3 Credit Score Myths Debunked

It’s time to rethink what you “know” about credit scores. Honestly, you may be holding onto misinformation that is actually holding you back. You might be surprised at what you discover here today. We’re about to debunk 3 common credit score myths.

The Truth Behind Credit Score Myths

Below, you’ll find our list of myths. We’re sure you’ll recognize some of these immediately. Our hope is that you correct your credit mindset right here, right now.

1. “Checking your credit report will hurt your credit score.”

When you or anyone else checks your credit report, that check-in is flagged with a notation called an “inquiry.” There’s a rumor out there that says inquiries damage your credit score. It’s only somewhat true.
The inquiries only affect you if they’re related to credit applications you’ve submitted. If you’ve been applying for credit cards or loans, that’s when your credit score might drop. Why? Because such inquiries suggest you’ll soon be taking on new debts.
But you’re allowed to look at your own credit score without penalty. When you make an inquiry, it’s actually a sign that you’re in touch with your finances and managing them well. You’re curious and trying to improve perhaps. (Oh, if we only got a credit score boost for checking our own reports…)

2. “Closing a credit card will help your credit score.”

Quite the opposite. Closing a credit card you’re no longer using might actually lower your score. Suddenly, that available credit is gone. In the credit world, you’re measured by how much credit you’re using. The ratio is called your “credit utilization.”
Understand how your credit score works. The formula will focus on how much credit is available to you, and how much you are actually using. The more available and the less you use, the better.
If you close a credit card, you decrease your total available credit. Your credit utilization goes up, and that’s not going to improve your score. Please note that if a credit card’s annual fees or the risk for going into more debt stand as issues, these both warrant the closing of a card. Protect yourself. Everyone’s credit situation is unique.

Credit Score Myths

3. “If you have a good job and high income, you’ll have a good score.”
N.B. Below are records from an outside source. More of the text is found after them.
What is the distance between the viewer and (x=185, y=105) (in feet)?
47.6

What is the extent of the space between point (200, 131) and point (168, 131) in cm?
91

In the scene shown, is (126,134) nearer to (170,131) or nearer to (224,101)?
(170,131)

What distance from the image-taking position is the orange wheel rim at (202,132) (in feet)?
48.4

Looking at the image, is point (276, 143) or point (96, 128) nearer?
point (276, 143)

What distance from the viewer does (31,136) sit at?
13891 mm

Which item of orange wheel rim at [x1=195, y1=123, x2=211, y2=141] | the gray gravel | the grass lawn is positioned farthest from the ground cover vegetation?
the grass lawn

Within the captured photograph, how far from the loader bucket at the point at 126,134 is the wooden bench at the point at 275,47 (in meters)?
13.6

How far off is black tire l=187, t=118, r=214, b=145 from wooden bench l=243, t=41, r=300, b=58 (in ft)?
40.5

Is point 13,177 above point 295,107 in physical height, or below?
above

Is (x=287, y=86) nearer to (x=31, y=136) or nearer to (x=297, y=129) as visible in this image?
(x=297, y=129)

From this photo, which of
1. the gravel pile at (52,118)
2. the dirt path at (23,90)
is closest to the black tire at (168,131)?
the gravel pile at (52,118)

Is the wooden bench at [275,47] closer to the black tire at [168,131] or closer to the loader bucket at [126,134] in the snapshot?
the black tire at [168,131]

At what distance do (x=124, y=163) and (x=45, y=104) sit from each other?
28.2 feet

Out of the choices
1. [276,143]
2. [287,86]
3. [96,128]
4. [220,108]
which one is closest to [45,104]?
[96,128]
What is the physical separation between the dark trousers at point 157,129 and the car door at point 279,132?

Some individuals believe that a better job and better income automatically mean a better credit score. But that’s not true. Your career and paycheck have no direct effect on your credit. Your scores are determined by what’s found in your credit report.
What’s on your credit report? Information about your total available credit, how much of it you’re using, and your overall management of debt (on-time or late payments, balances paid in full, etc.). Your report doesn’t include details about your income. It doesn’t even indicate whether you’re employed or not.
If you do secure a good job and higher income, that can, of course, help your score indirectly. You’ll perhaps have the means to pay your debts in a timely manner or even in full. And lenders will likely ask you about your income as you apply for lines of credit.

Your Credit Is a Powerful Tool

Our hope is that you learn to see credit as a tool. And just like any tool out there, it’s neither good or bad on its own. Credit is simply credit. It’s how you use it that makes a difference. It’s how you manage it that can either lower or raise your credit score.